### Exercise description
Pull every line of the listing below that contains the string "back", and treat uppercase and lowercase as different.

### Input

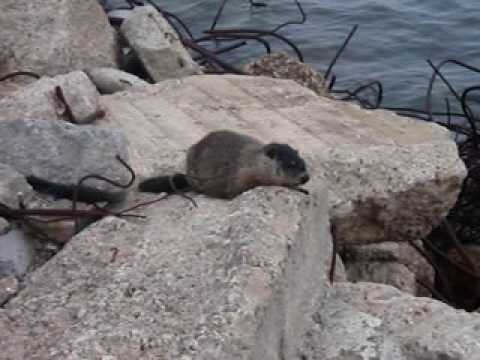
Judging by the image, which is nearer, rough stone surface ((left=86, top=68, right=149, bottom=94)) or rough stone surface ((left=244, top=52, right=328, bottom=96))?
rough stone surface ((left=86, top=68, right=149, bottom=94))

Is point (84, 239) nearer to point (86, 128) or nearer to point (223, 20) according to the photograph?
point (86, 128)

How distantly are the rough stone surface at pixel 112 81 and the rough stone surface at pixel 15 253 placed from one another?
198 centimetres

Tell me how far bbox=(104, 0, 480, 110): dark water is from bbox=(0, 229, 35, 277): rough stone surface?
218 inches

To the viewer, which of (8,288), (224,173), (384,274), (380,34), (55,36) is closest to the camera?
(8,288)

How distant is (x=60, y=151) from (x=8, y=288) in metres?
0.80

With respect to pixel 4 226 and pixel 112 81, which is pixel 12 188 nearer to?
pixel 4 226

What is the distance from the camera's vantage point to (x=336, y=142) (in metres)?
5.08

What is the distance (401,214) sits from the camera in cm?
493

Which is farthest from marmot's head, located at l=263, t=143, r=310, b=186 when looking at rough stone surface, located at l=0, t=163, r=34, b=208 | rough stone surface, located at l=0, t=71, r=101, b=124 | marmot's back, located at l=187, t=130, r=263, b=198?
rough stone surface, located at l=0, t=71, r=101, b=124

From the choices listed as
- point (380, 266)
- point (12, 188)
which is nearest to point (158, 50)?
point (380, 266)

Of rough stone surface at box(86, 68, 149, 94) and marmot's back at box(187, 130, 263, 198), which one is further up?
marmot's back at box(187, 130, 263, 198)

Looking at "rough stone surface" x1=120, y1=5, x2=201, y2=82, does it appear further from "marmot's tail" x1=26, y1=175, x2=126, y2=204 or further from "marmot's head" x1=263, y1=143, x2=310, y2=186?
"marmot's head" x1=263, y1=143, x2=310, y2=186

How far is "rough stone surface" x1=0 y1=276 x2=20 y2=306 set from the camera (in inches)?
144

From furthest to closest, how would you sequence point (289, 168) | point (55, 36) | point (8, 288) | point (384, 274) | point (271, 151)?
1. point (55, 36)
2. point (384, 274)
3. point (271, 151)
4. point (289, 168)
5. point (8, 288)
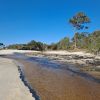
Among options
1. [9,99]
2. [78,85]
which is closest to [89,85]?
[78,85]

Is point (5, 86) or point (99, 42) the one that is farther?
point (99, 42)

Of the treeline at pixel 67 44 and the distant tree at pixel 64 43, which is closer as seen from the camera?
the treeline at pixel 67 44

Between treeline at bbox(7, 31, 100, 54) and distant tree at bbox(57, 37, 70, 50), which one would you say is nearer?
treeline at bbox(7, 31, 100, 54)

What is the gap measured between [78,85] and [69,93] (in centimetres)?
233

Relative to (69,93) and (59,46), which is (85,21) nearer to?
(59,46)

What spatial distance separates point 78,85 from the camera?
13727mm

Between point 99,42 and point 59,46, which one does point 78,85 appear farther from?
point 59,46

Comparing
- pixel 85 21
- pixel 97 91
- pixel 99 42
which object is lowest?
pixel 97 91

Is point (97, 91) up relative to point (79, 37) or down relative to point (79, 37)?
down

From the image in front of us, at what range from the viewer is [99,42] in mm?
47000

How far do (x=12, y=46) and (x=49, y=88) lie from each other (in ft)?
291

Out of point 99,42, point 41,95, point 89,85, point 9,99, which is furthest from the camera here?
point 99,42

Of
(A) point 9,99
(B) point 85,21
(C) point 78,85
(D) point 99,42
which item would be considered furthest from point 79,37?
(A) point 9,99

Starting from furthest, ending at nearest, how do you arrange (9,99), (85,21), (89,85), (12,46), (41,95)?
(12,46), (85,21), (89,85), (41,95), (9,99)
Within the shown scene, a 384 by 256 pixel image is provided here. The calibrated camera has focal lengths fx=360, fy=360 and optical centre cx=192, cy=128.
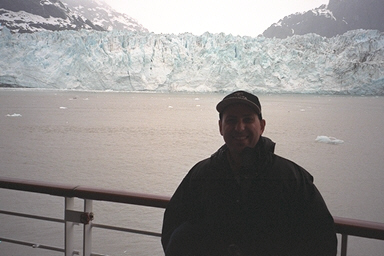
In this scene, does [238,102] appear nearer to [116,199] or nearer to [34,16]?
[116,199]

---

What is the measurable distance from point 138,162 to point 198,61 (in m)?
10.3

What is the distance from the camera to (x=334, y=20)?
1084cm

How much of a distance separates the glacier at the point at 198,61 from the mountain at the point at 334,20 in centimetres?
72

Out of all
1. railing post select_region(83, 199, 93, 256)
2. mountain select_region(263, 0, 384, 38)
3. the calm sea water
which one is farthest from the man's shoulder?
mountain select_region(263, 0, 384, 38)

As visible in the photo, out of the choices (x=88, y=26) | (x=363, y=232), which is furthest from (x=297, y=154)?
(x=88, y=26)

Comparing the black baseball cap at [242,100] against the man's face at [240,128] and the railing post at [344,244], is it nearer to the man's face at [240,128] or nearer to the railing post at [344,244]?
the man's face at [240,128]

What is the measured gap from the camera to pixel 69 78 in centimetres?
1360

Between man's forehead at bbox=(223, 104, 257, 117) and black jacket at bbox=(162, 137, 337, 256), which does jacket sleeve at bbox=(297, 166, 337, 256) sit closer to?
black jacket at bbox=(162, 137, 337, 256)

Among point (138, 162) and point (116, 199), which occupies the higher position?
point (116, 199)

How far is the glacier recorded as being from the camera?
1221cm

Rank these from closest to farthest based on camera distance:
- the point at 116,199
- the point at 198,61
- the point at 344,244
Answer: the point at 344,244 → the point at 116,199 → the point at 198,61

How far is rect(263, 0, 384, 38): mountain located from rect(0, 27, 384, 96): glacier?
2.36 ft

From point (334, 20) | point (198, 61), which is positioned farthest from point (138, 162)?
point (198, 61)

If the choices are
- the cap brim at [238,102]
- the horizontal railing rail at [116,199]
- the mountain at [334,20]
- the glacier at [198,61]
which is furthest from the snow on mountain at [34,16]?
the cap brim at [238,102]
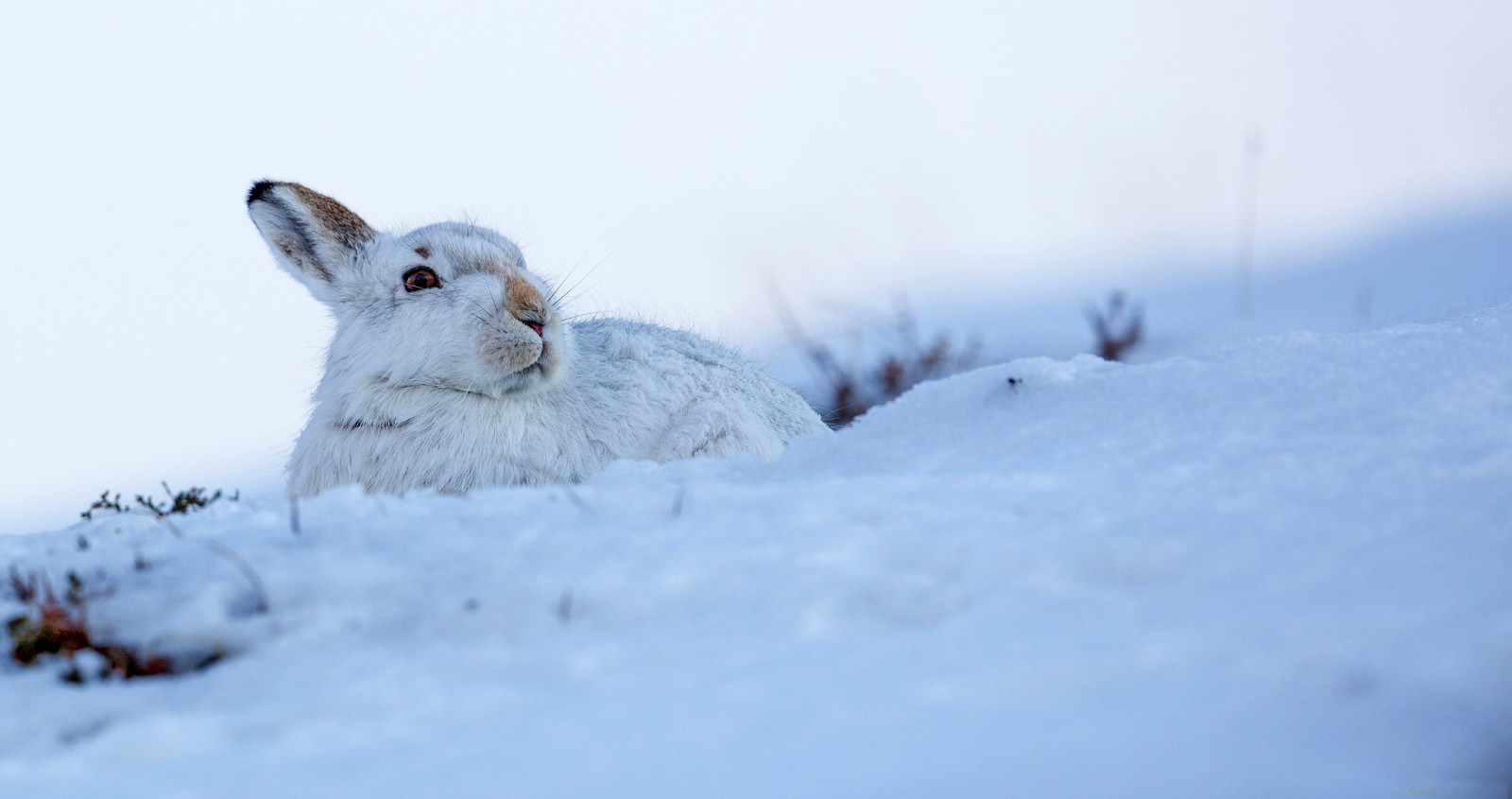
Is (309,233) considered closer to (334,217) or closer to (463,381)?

### Exercise response
Which is farthest from marmot's head, located at l=263, t=143, r=310, b=186 when looking at rough stone surface, located at l=0, t=163, r=34, b=208 | rough stone surface, located at l=0, t=71, r=101, b=124 | marmot's back, located at l=187, t=130, r=263, b=198?
Of rough stone surface at box(86, 68, 149, 94) and marmot's back at box(187, 130, 263, 198), which one is further up?
marmot's back at box(187, 130, 263, 198)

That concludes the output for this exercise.